U nas tez skóra jest bardzo sucha, mamy ciemieniuchę na brwiach i uszach. Lekarka powiedziała że te zmiany na skórze są skazowe. Po przejściu na Nutramigen jest lepiej ale zaczynają sie pojawiać jakieś zmiany na szyi. Kurcze może tez spróbuje prać ubranka małego w płatkach mydlanych... We wtorek już wizyta u alergologa, mam nadzieję że wniesie coś nowego...
 
reklama
Moja wczoraj miała apogeum wkurw... I ona i ja.... nie spala od 5.00 do 18.30. Przysypiala po ktoryms kamieniu na 15-20 min i znowu ryk, krzyk, wrzask. Uspakaja ja jedynie okap i cyc. Czy to są kolki czy może moje mleko jest do dupy i powinnam jej zacząć dawać też mm? Wczoraj cala rodzina na mnie wsiadla ze glodze dziecko i mam niewartosciowy pokarm. Z tych nerwow po malej i po rodzinie w nocy prawie nie miałam pokarmu. Przyjamniej tak mi się wydaje bo zawsze się budziła m z twardymi a teraz w miarę normalne, mleko niby w nich jest... pomozcie co to noze być polozna kaze faszerowac dicolakien. Espumisanem i biogaja. Mama chce żebym dawała jej herbatkę koperk. A inni mm. Sama nie wiem. Tyle na niej eksperynetyjemy od 1.5 tyg ze sama nie wiem co jest ;-( oby dziś było lepeiej ....

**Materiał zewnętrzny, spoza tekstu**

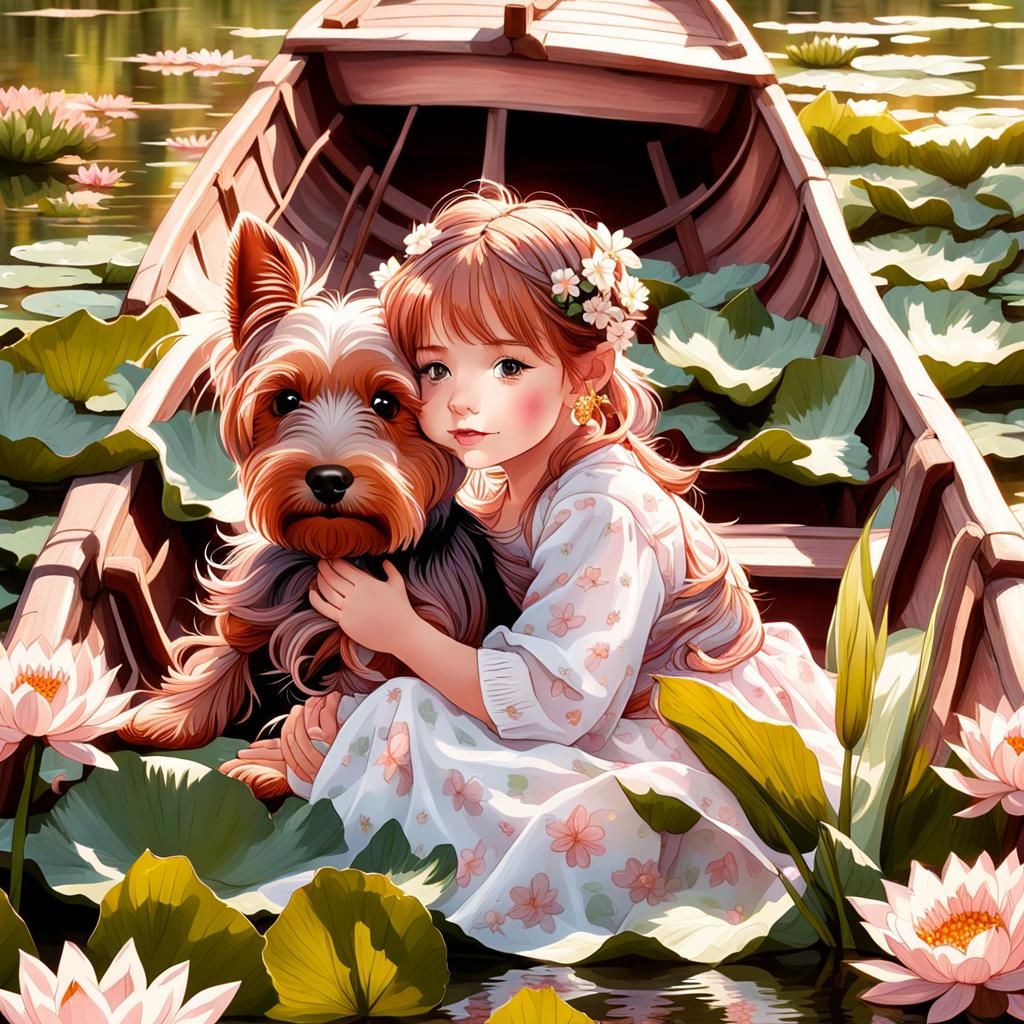 A cute whimsical two year old little girl with long reddish ...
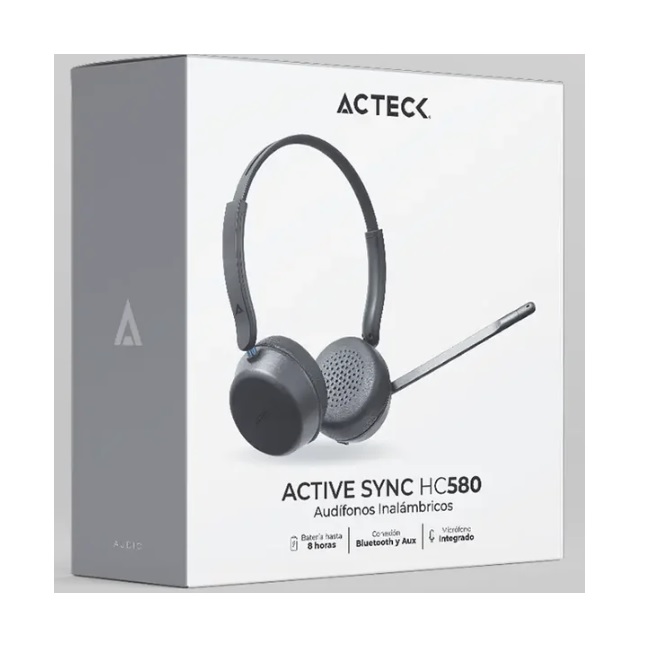 Auriculares ACTECK HC580 Audífono Inalámbrico ACTIVE SYNC HC580 Conexión Dual Bluetooth 5.0 Y Entrada Jackde 3.5 Mm - Necnon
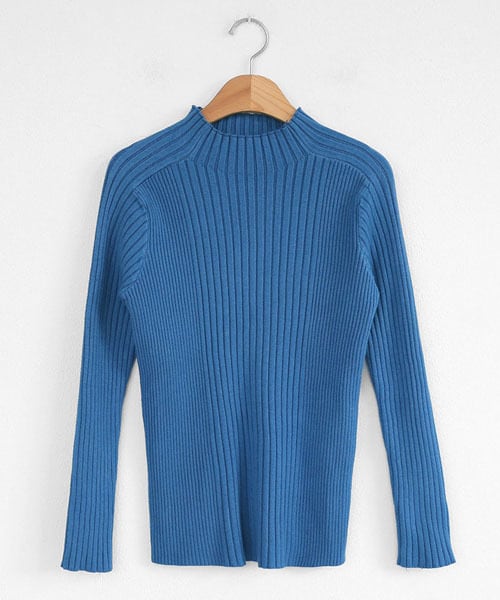 DHOLIC（ディーホリック）の「ハーフネックリブニット（ニット/セーター・レディース・ベージュ/ブラウン/ブルー/ブラック・FREE）」の4枚目の写真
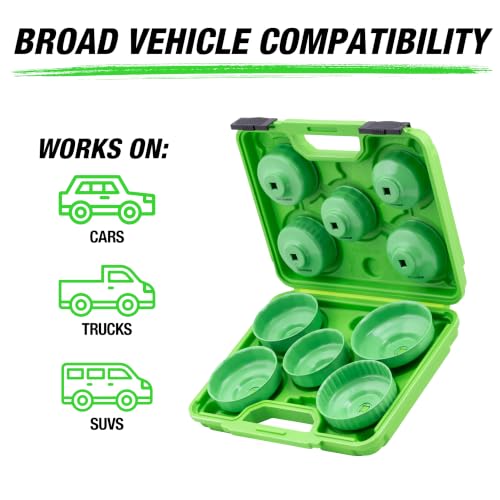 OEMTOOLS 10 Piece Flute Oil Filter Wrench Set Non-Slip Grip & 3/8" Drive | 10 Piece Flute Oil Filter Wrench Set, Fits 3/8" Ratchet, Non-Slip Grip, Rust-Resistant, Storage Case - style: 10 Piece Set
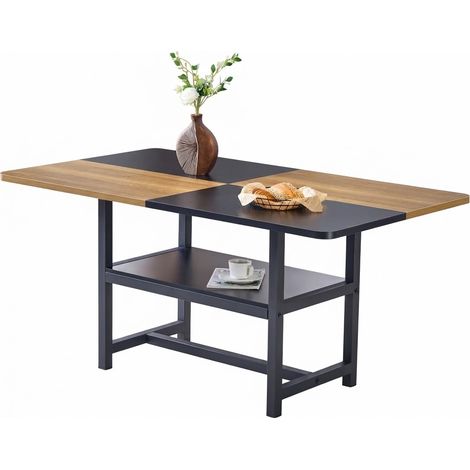 ELVMI Table de Salle à Manger pour 4 à 6 Personnes avec Étagère Intégrée en MDF et Métal, Noir et Bois, 160 x 90 x 76 cm (1/5)
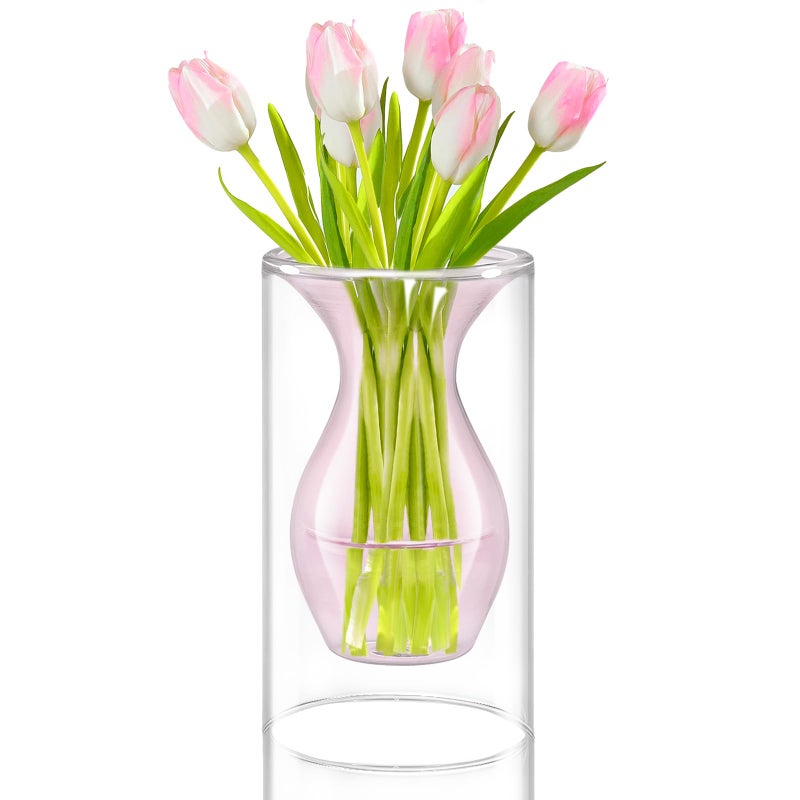 ZENS Unique Pink Small Flower Vase  Double Hollow Floating Clear Glass Vase  Modern Decorative Vase Hand Blown Cool Bud Vase for Home Small Bouquet  Wedding Centerpieces - Image 1
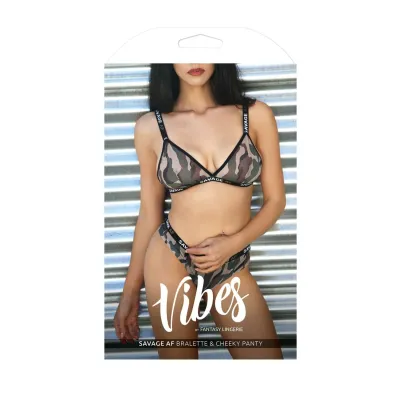 Savage Af Bralette and Cheeky Panty Forest Camo S m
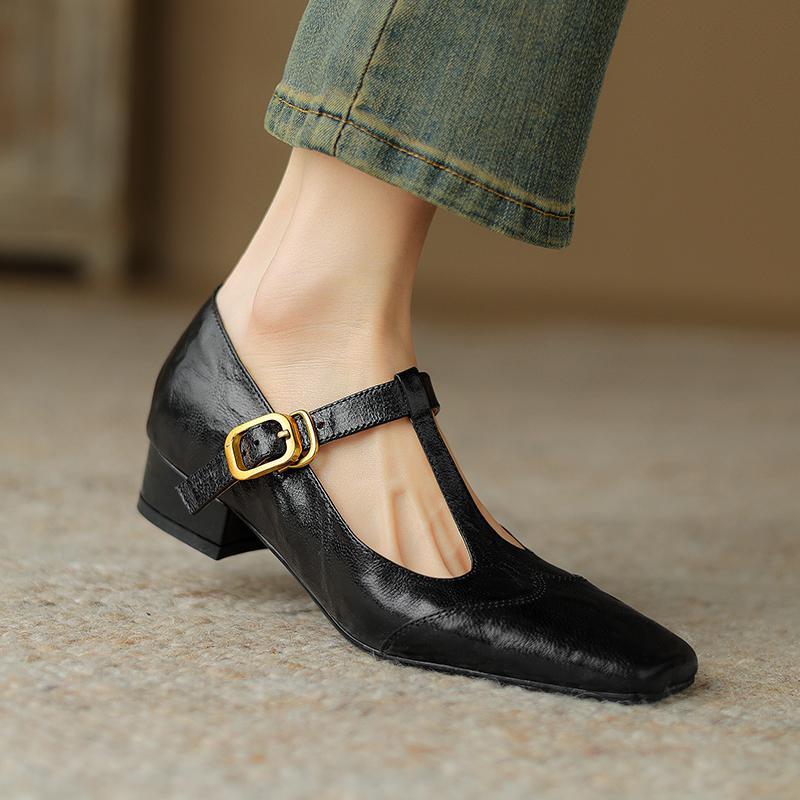 2024 New High Quality Women Pumps Thick High Heels Genuine Leather T-strap Buckles Retro Spring Summer Shoes Woman Office Pumps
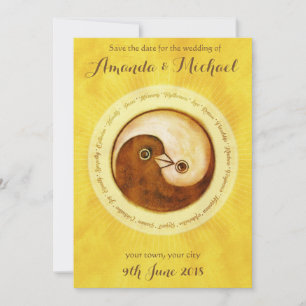 SAUVEZ la carte de mariage de colombes de YinYang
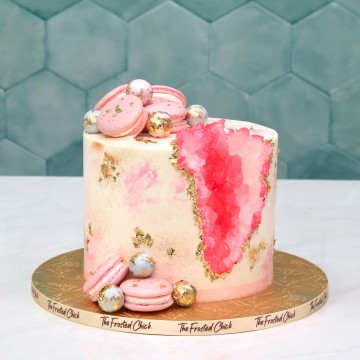 Gold x Pink Geode Cake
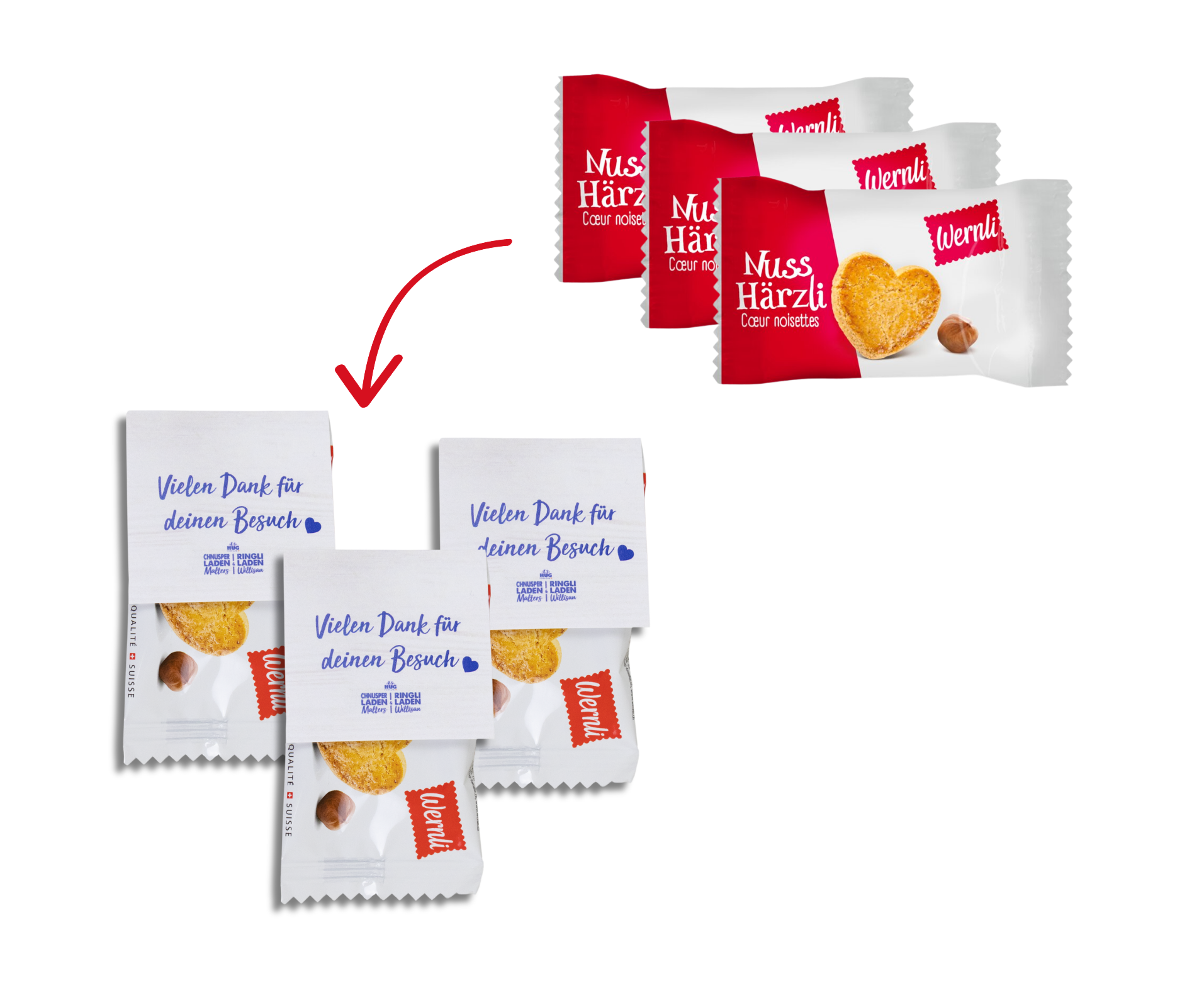 einzelverpackte Wernli Guetzli personalisiert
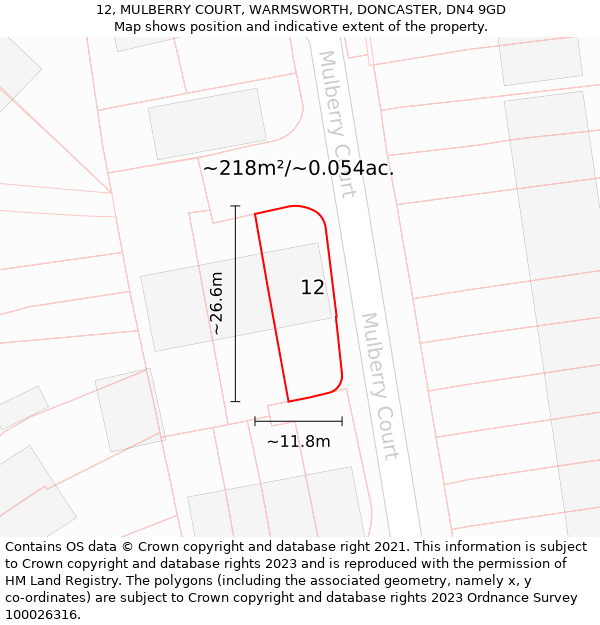 12, MULBERRY COURT, WARMSWORTH, DONCASTER, DN4 9GD: Plot and title map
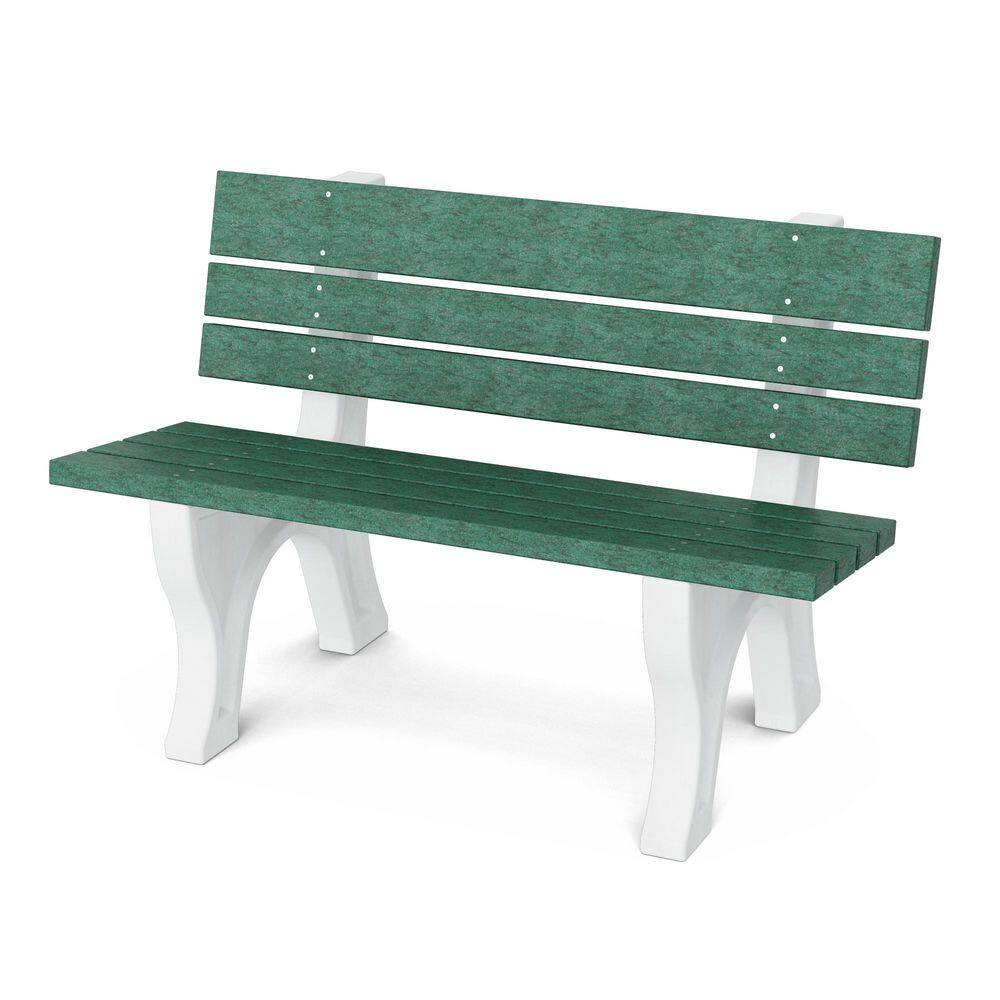 Heritage 4 ft. Turf Green and White HDPE Plastic Outdoor Park Bench price history on PriceWatchPro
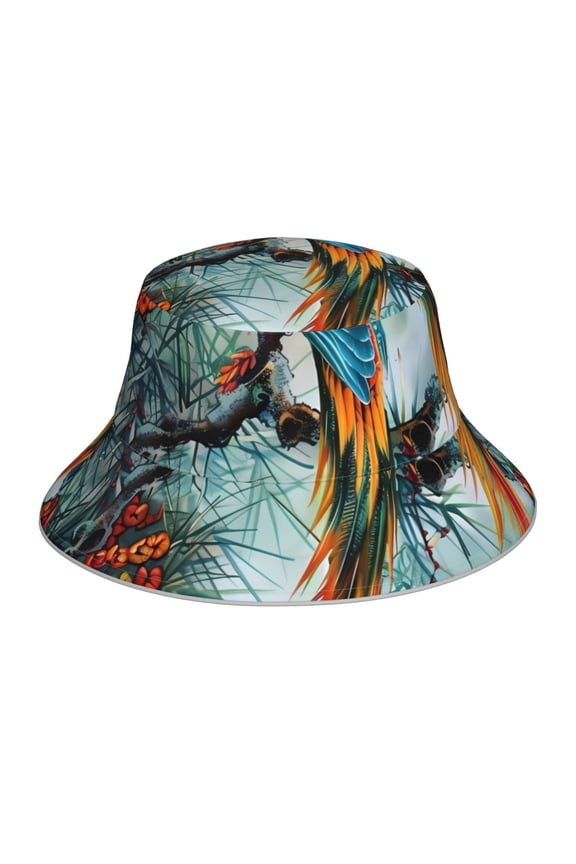 Exotic Birds Forest Print Men and Women Night Reflective Hat Runner Cap Visor Bucket Hat Boonie Cap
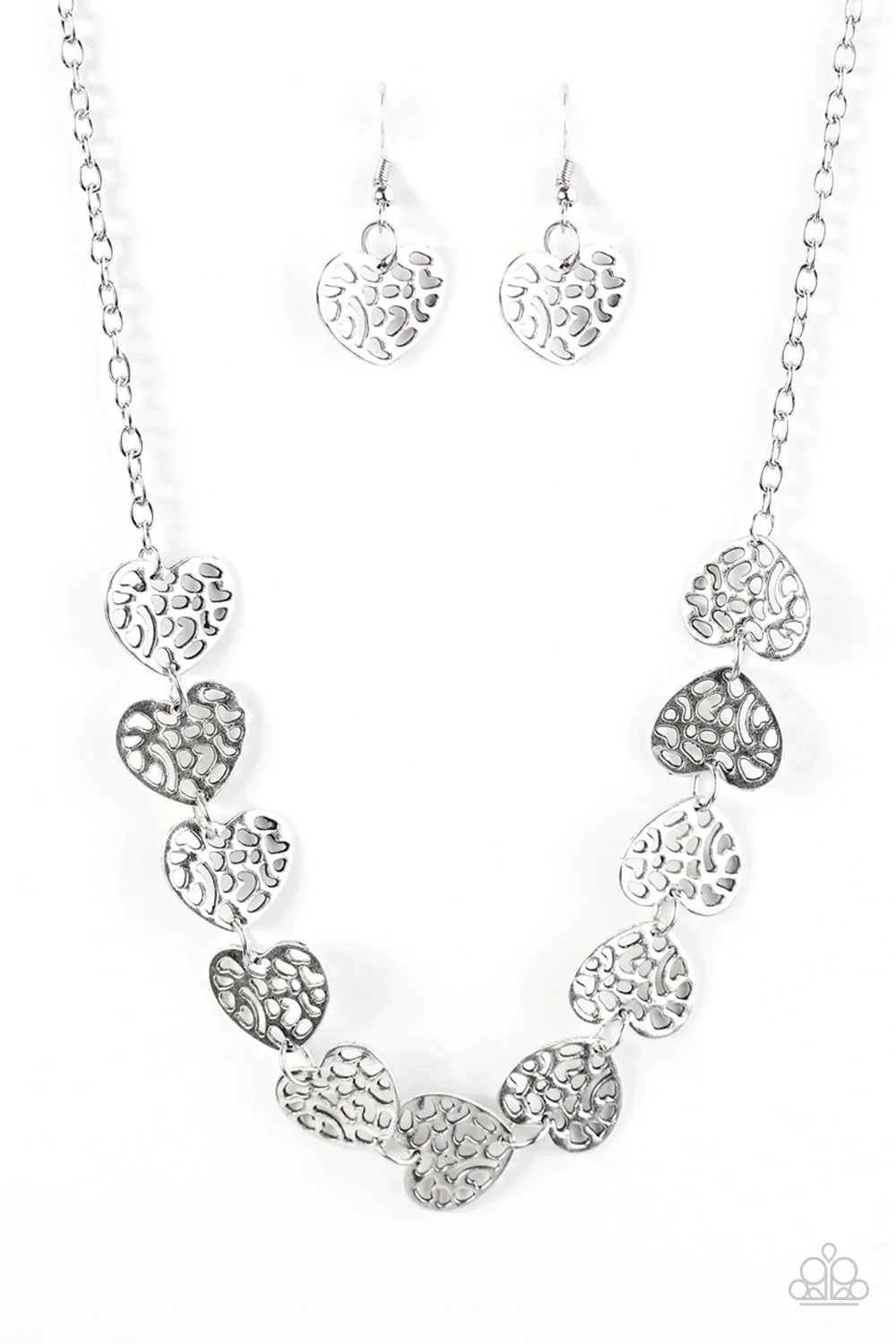 Paparazzi Necklace ~ With My HOLE Heart - Silver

maldob,kurcze najgorsze jak tak ktoś gada, że mleko niepełnowartościowe. Ma pewnie kolki tyle, Nie przejmuj się tym gadaniem tylko karm. Może musisz uważać na to co jesz, mniej wzdymających potraw. Biogaje używaliśmy i nam pomagała kiedyś, teraz daję tylko ten espumisan, wcześniej myślałam że jest gorzej po nim ale jak regularnie podaje rano i wieczorem było lepiej zwłaszcza że po zmianie mleka na HA zaczęły się problemy z kupkami a espumisanem się polepszyło i zaczęła byc spokojna.. Jej przewód pokarmowy musi się przyzwyczaić po prostu. z tą koperkową to nie wiem.. Słyszałam różne opinie. Przy starszej stosowaliśmy i było nieraz gorzej, miała tylko gazy i nic więcej. Nie wiem jak uważasz, ja bym chyba zastosowała ta biogaje i espumisan i dalej karmiła, chociaż przez parę dni żeby zobaczyć czy jest lepiej. Albo ten diclac sam stosować. Nie wszystko na raz.

a co do laktacji z nerwów i z mysleniem że pokarm nasz jest zły wiem że może zaniknąc bo mi się tak stało. Tylko ja podejrzewałam uczulenie na białko mleka krowiego bo czy karmiłam swoim czy zwykłym to wysypka była, do tego pojawiły się jej guzki na szyi i też bałam się czy to nie moja wina, może bo coś zjadam niezdrowego. Tak płakałam parę dni, i w końcu obudziłam się bez pokarmu w sensie nie było tego tak jak wcześniej. Raz nie odciągnełam na wieczór bo stwierdziłam że jak mam zły pokarm no i rano obudziłam się z pustymi piersiami . W jednej jesze coś wychodziło a z drugiej nic.